Encolhes-te nos meus braços. Lá fora continua a chover, ou talvez só chova onde um morto dorme nos meus braços.
E tu sussurras:
- Não, não afastes a boca da minha orelha. Derrama dentro dela aquilo que não consegues dizer em voz alta.
E eu digo:
- As tuas mãos queimam-me a fala.
Tu sorris, e dizes:
- Vem, sem medo, pela aridez do meu corpo. No fundo de mim existe um poço onde guardo a tua imagem. É tempo de ta devolver. É tempo de te reconheceres nela, mesmo se envelheceu. Vem, e beija a morte; repete esse gesto, como nos livros antigos se ensina a fazer. Vem, o tempo urge... as constelações já iniciaram o movimento de mudança de hemisfério, e as dunas fenderam-se onde o mar avançou, e o mar toca-nos os olhos e o sono.
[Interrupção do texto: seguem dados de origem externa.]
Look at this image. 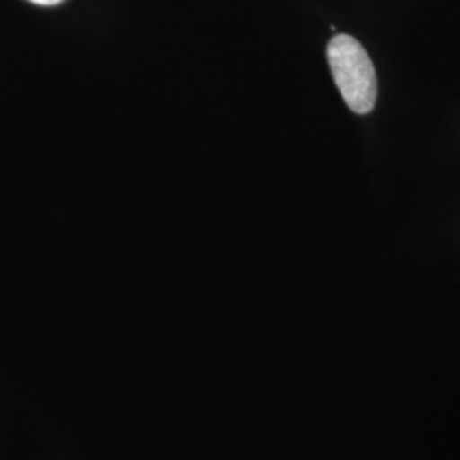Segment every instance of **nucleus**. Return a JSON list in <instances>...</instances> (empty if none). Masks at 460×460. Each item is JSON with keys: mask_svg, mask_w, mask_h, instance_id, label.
<instances>
[{"mask_svg": "<svg viewBox=\"0 0 460 460\" xmlns=\"http://www.w3.org/2000/svg\"><path fill=\"white\" fill-rule=\"evenodd\" d=\"M328 62L348 108L357 115L370 113L377 101V75L362 45L353 36L336 34L328 43Z\"/></svg>", "mask_w": 460, "mask_h": 460, "instance_id": "1", "label": "nucleus"}, {"mask_svg": "<svg viewBox=\"0 0 460 460\" xmlns=\"http://www.w3.org/2000/svg\"><path fill=\"white\" fill-rule=\"evenodd\" d=\"M28 2L36 4V5H57V4H60L64 0H28Z\"/></svg>", "mask_w": 460, "mask_h": 460, "instance_id": "2", "label": "nucleus"}]
</instances>
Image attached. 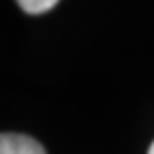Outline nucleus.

Vem, antes que os cardos se espalhem com o vento, e a geada esconda a água dos poços, e a noite acabe, assim, sem prevenir, dentro duma mão que se fecha a luz. Vem, antes que os meus olhos só vejam o que tu não vês, e as minhas mãos já não toquem o que tu tocaste... e a tua boca se canse de procurar o que de ti ainda possuo, e do teu nome não reste mais que uma metade do meu."